Beyond fear and greed, other powerful behavioral biases can be found in almost all investors, both private and professional, and are often exhibited by enduring habits and behaviors that are very difficult to self-identify. These biases inform our bad decisions, the mistakes that we continue to make without even realizing that we are making them, let alone why.

Discipline and self-sufficiency are valuable commodities when it comes to managing your personal finances, yet we often find ourselves stuck on the bumpy road of bad decision making. We humans are hard-wired for recognizing patterns of behavior and making decisions on the patterns we already know and see, but when it comes to investing real money in real markets, our vision and judgement may be clouded by a number of fact-patterns we don’t anticipate, or worse, decided to ignore because our ego got in the way.

Nobody likes an armchair quarterback, and we don’t want to be accused of trying to be armchair psychologists! Our goal is to examine and understand some of the most prevalent behaviors that can derail your portfolio, offer ways to identify them and seek potential solutions.


As an investor, you’ve been coached, whether you know it or not, that there are worse investments and there are better investments. Maybe that’s true to some extent, but it’s time for a reality check:

There are worse investors. There are better investors.

Many good investments have suffered at the hands of worse investors, so Behavioral Investor Coaching focuses on fixing the investor, and it benefits the investor in a number of ways.

First, there is no “product bias.” 

Financial products are tools, solutions to solving very specific financial objectives. For instance, if one needs the highest amount of income, they might be best served by dividend paying equities, real estate or bonds, or something else entirely. None of the these are better investments than the other. They either fit the situation or they don’t.

All too often, a product is pushed that will more than enhance salesman’s income through high commission schemes, yet be totally wrong for the investor.

= = =

[What to work on]:
Reproduce the passage on investor behavior word for word, starting at "Beyond fear and" and ending at "in the way.".

[Collected data]:
= = =

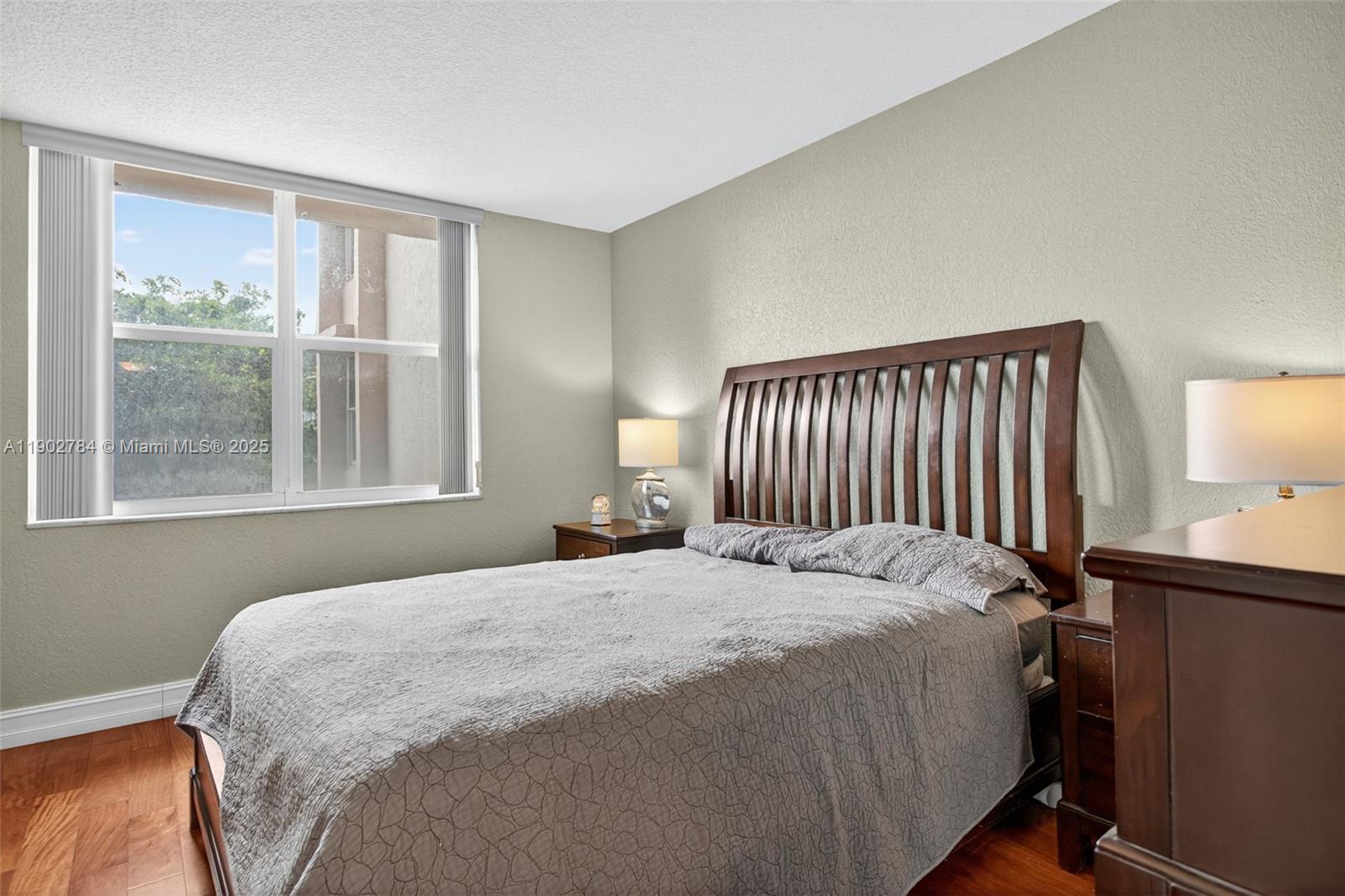 ISLAND CLUB TWO CONDO - Residential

= = =

[Solution to the exercise]:
Beyond fear and greed, other powerful behavioral biases can be found in almost all investors, both private and professional, and are often exhibited by enduring habits and behaviors that are very difficult to self-identify. These biases inform our bad decisions, the mistakes that we continue to make without even realizing that we are making them, let alone why.

Discipline and self-sufficiency are valuable commodities when it comes to managing your personal finances, yet we often find ourselves stuck on the bumpy road of bad decision making. We humans are hard-wired for recognizing patterns of behavior and making decisions on the patterns we already know and see, but when it comes to investing real money in real markets, our vision and judgement may be clouded by a number of fact-patterns we don’t anticipate, or worse, decided to ignore because our ego got in the way.